As I’ve gotten older my tastes have evolved and I’m less interested in making the status quo and I’m more interested in shifting tradition slightly and improving upon it. While pumpkin pie is a classic, it has felt a little bland to me in recent years. So this year, while we have Thanksgiving at home with just the three of us, we are going to change the traditional pumpkin pie to pumpkin cheesecake and make it in individual sizes for extra appeal. I recommend topping each mini cheesecake with whipped cream and sugared pecans. Because, you know, calories don’t matter on Thanksgiving, right?!
Mini Pumpkin Cheesecake Recipe
- 2 packages 8 ounce cream cheese, softened
- 1/2 cup sugar
- 1/3 cup sugar reserved for graham cracker crust
- 1/2 tsp vanilla extract
- 1 sleeve graham crackers, crumbled in a food processor
- 1/2 stick butter, melted
- 1/2 tsp ground cinnamon
- 1/2 tsp ground cinnamon, reserved for graham cracker crust
- 1/2 cup canned pumpkin puree
- 1 pinch ground cloves
- 1 pinch ground nutmeg
- Preheat oven to 325 degrees.
- Combine softened cream cheese, sugar and vanilla in a large bowl or mixer and beat until smooth.
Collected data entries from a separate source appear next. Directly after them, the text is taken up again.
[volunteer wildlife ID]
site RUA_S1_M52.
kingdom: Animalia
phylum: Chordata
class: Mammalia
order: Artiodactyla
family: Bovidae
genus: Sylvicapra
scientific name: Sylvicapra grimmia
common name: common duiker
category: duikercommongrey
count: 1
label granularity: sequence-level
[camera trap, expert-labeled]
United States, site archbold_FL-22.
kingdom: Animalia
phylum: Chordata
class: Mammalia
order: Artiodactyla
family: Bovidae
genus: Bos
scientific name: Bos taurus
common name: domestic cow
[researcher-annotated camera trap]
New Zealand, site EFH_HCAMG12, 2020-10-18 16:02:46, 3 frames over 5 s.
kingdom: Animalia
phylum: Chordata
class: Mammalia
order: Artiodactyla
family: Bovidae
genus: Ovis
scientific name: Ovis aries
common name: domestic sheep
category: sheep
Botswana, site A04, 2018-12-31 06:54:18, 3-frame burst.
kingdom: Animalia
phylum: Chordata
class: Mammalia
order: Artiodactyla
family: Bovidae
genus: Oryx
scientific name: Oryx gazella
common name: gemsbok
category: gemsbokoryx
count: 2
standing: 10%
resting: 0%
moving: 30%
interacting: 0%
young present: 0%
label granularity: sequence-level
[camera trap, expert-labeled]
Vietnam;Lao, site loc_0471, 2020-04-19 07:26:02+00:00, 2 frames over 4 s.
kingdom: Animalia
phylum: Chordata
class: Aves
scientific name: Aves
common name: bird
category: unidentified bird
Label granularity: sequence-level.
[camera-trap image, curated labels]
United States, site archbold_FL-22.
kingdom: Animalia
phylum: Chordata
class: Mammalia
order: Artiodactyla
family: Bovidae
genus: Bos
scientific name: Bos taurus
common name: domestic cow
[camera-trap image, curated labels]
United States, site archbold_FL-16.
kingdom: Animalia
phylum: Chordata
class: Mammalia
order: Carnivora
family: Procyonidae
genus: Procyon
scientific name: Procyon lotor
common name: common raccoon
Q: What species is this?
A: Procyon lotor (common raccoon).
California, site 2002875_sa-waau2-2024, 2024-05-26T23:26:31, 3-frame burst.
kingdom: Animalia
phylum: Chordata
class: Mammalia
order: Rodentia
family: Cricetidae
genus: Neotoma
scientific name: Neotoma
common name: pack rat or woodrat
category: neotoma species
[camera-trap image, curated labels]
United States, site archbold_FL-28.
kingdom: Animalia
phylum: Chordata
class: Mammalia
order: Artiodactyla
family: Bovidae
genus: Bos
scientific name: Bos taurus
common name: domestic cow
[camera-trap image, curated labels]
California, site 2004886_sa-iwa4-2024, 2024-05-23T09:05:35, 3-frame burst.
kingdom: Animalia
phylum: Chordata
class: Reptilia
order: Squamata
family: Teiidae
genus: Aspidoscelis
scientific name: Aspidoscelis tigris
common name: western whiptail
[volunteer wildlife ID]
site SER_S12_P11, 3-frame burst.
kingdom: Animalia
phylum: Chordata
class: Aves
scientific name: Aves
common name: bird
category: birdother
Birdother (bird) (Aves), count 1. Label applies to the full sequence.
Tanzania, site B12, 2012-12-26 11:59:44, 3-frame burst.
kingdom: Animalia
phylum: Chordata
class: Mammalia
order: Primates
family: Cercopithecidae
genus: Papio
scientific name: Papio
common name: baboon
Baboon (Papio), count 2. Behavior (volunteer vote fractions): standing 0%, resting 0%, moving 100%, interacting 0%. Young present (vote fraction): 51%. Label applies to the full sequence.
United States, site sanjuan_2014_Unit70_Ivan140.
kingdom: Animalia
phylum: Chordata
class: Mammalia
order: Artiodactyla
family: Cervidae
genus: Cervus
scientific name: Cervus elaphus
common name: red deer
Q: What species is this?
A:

- Add in eggs one at a time until blended.
- Grease a muffin pan.
- Mix together graham cracker crumbs, reserved sugar and cinnamon until well blended.
- Press a layer of the graham cracker mixture into the bottom third of each muffin tin reservoir.
- Take out 1 cup of batter in the mixing bowl and spread it into the bottom of crust, filling it about halfway full.
- Add pumpkin, cinnamon, cloves and nutmeg to the remaining batter and stir until blended.
- Add the remaining batter to the top of each muffin tin.
- Bake in preheated oven for 30 minutes, or until center is almost set.
- Let it cool and refrigerate overnight or for 3 hours.
- When serving, top with whipped cream and sugar pecans, if desired.